The U.S. dollar continued its slide against the shekel on Friday. The representative rate of the greenback was set at NIS 3.682, for a 1.25% loss in one day and a 14-month low.
Such a sharp change in one day is unusual in foreign currency trading. Thursday’s representative rate was NIS 3.728.
The shekel also strengthened against other major currencies Friday. The euro declined from a value of NIS 5.053 on Thursday to NIS 5.027 Friday, but the euro’s value has been an entirely different story as it had just registered a record high value for the past year. The British pound weakened from NIS 5.886 on Thursday to NIS 5.843 Friday. Union Bank ascribed the strength of the euro to a revival of European economies that, other than unemployment, has been seen over the second half of 2012 and has also continued from last year into 2013.
Bank Leumi predicted that the shekel would continue to strengthen against major world currencies in the near term. Countervailing geopolitical risks, however, could act to depress the shekel’s value, the bank noted.
Buttressing the outlook for a stronger shekel, in a way, is the Economist magazine’s so-called Big Mac index, which attempts to measure the true value of a country’s currency by comparing how much it costs to buy the same McDonald’s hamburger around the world. Based on that measure, the Israeli shekel is still trading at about 10% less than its fair value against the dollar.
Although there is arguably a range of factors that affect the price of Big Macs around the world other than the strength of the local currency, the magazine’s index indicates that, unlike the shekel, the currencies of Canada, Australia, Switzerland, Norway and Brazil are trading above their fair market values based on the local price of the Big Mac.
The euro was found to be trading at 12% above its fair market value against the dollar, according to the hamburger price index, while the South African rand was among the currencies trading at well below its fair value.
The Big Mac index is not considered a precise barometer of a currency’s value in part because it is based on the price of just one product, and that product is also not a basic commodity.
The American currency suffered a decline against most major currencies last week, against an apparent increase in the appetite for risk in the financial community. When it comes to the shekel-dollar rate, Joseph Fraiman CEO of the Bnei Brak-based Prico group said the large supply of foreign currency at the beginning of the calendar month also contributed to the strengthening of the shekel. “Supply which resulted, for example, from wage payments motivated many exporters to act early and convert dollars into shekels, which created a major oversupply [of dollars] and led to the unusual rise in value of the shekel,” he said.

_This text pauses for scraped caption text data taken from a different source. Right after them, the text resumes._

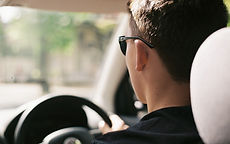 Driver Behind Wheel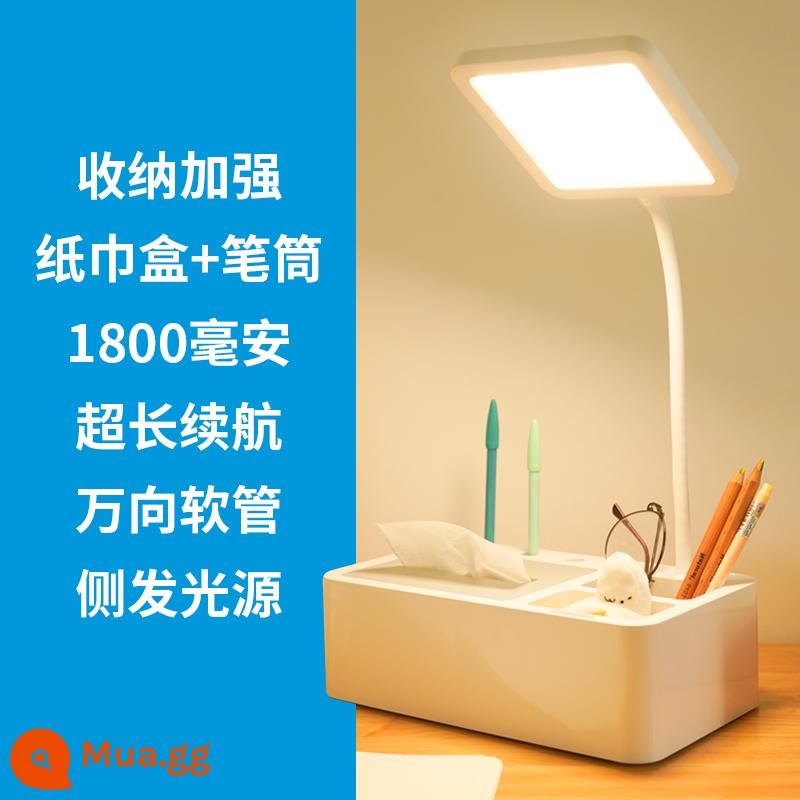 Đèn Sạc LED Chiếu Sáng Khẩn Cấp Di Động Gian Hàng Chợ Đêm Ngoài Trời Siêu Sáng Nhà Mất Điện Đèn Dự Phòng - [Mẫu siêu lưu trữ] sạc và cắm hai mục đích + bảo vệ mắt đèn chiếu sáng bên + cáp sạc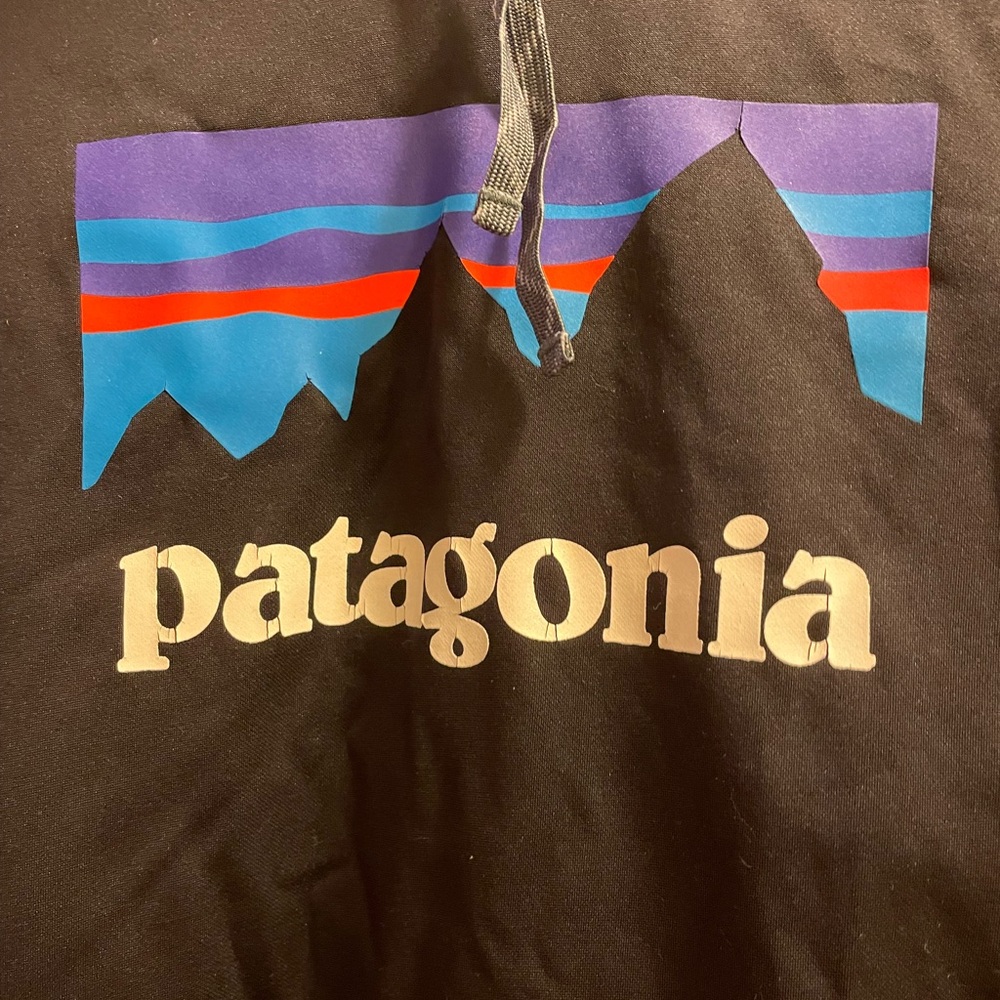 Patagonia Men's P-6 Logo Uprisal Hoody Black Medium - Picture 2 of 6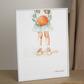 Basket, basketteuse, décoration pour chambre enfant, illustration à offrir, , personnalisé, passion sport, aquarelle, petite fille
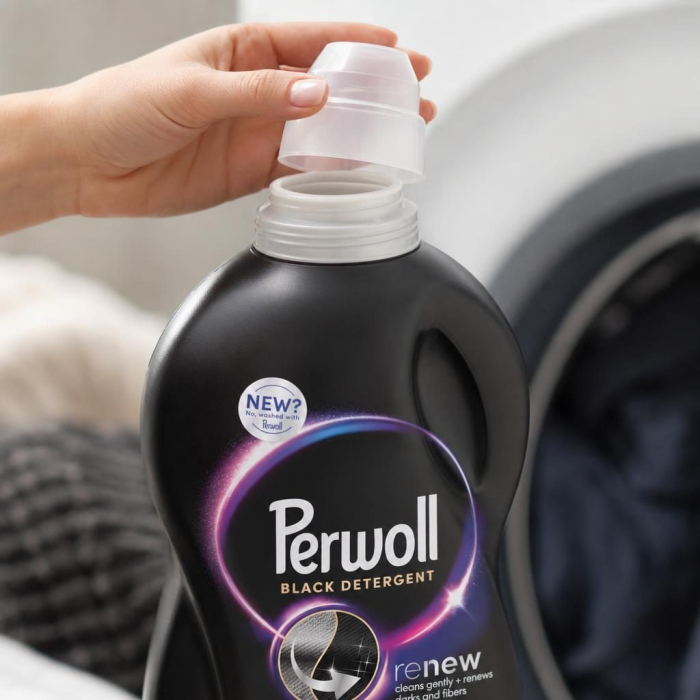 Detergent Lichid pentru Haine, Perwoll, Black Renew, 1 L, 40 spalari [3]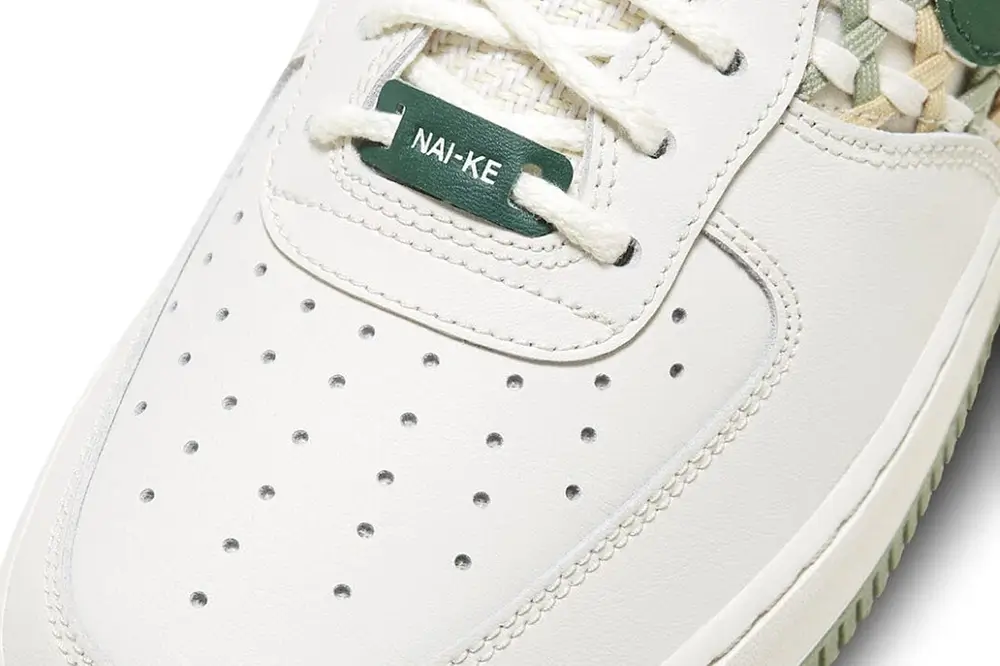 Nike Air Force 1 Low "NAI-KE" Green Weave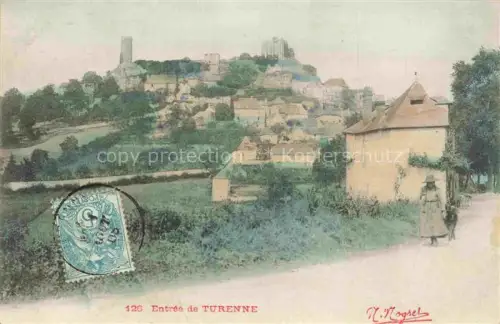 AK / Ansichtskarte Turenne Brive-la-Gaillarde 19 Correze Vue générale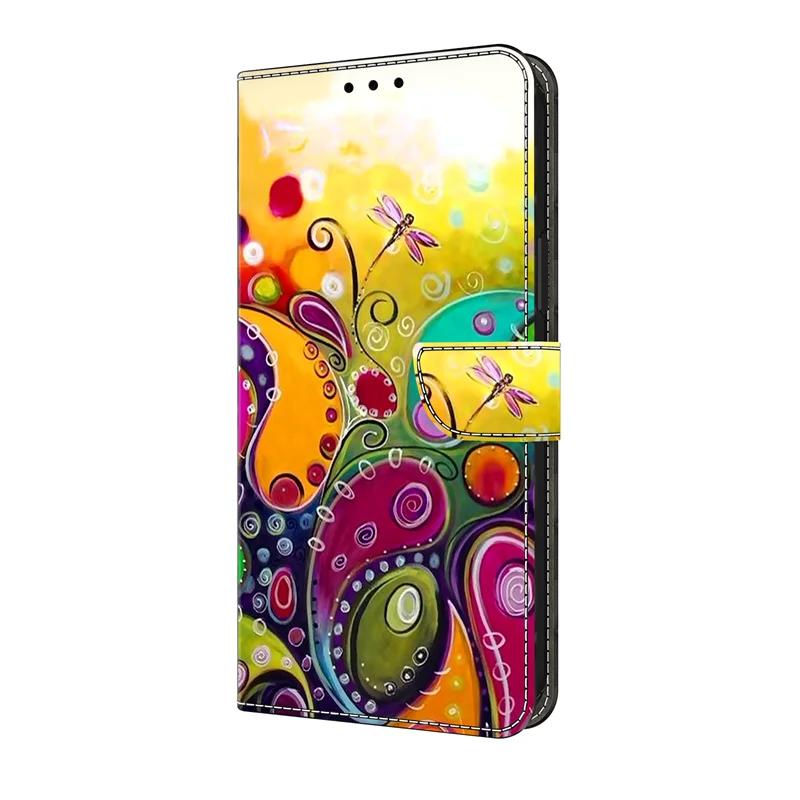 Чехол для Google Pixel 9 Pro XL Чехол для Google Pixel 8a 7a 9Pro 3D Расписной Узор Кожаный Кошелек Флип-кейс Защита Funda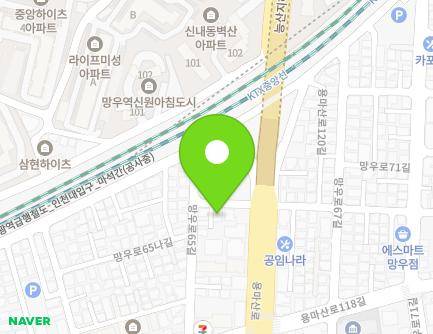 26-12 Mangu-ro 65-gil, Jungnang-gu, Seoul, Republic of Korea Map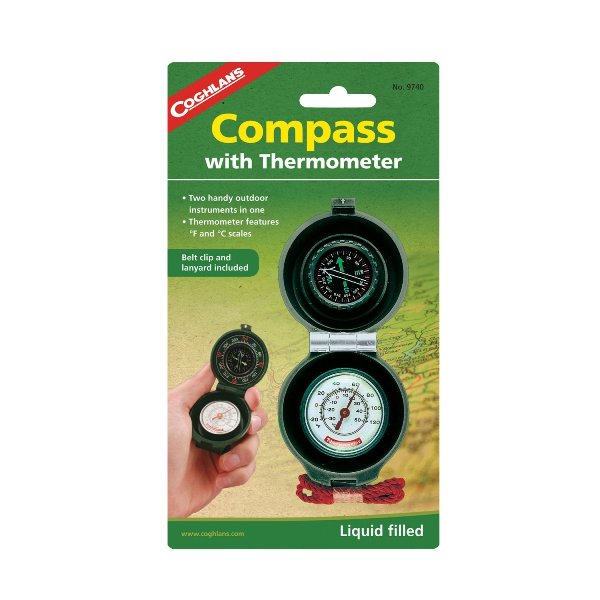 Picture of Coghlans 9740 Compass Thermometer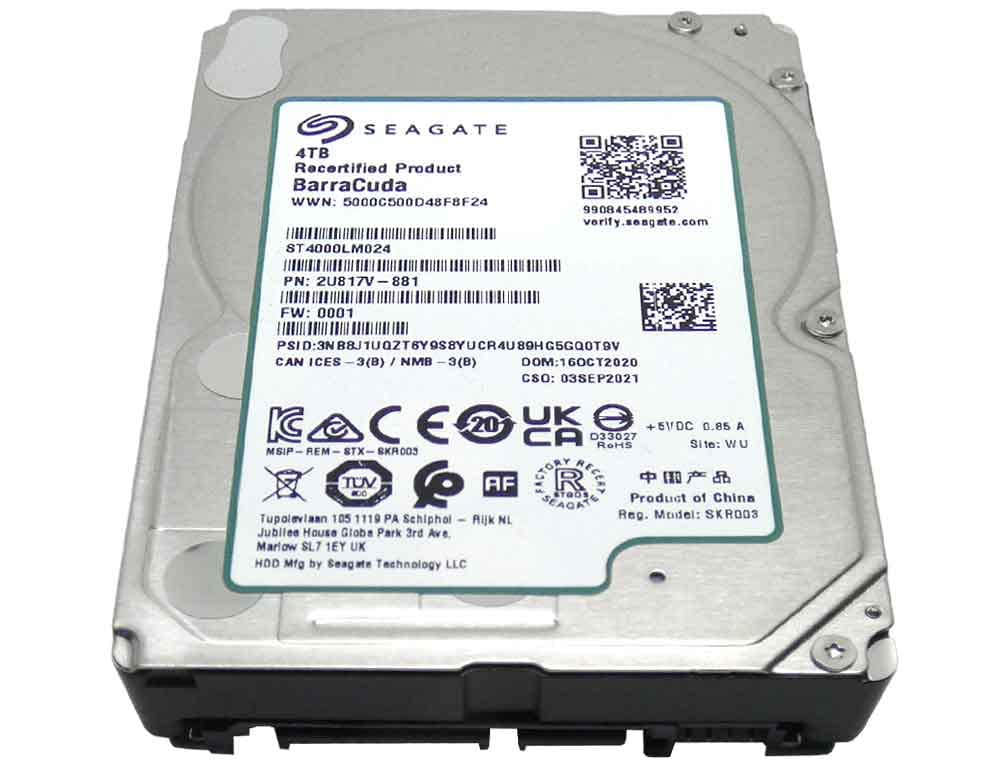 Amazon.com: Seagate BarraCuda Internal Hard Drive 4TB SATA 6Gb/s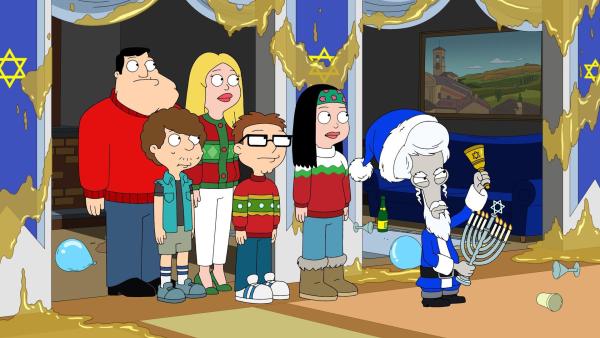 Bild 1 von 11: (v.l.n.r.) Stan; Snot; Francine; Steve; Hayley; Roger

The drop in the value of the dollar on Friday was consistent with trading in the dollar over the past week around the world, Fraiman noted, but that had not been reflected in the value of the shekel until the end of the week. “The weakness of the dollar seen last week against the euro, the pound and the Swiss franc were not reflected in the local market due to local events, including the announcement of the resignation [to take effect at the end of June] of Bank of Israel Governor Stanley Fischer, the tension on the northern border and the demand from energy companies,” he said.
The more the decline of the dollar continues, the more the prospect grows that the Bank of Israel will again intervene in the currency markets by buying up foreign currency.
In its prior interest rate decisions, the central bank has already hinted at the possibility that it would buy dollars in the future to support the value of the dollar against the shekel. If such a step is taken, it would be an effort by the central bank to help exporters.
A stronger dollar makes Israeli exports priced in dollars more attractive by making them cheaper in dollar terms.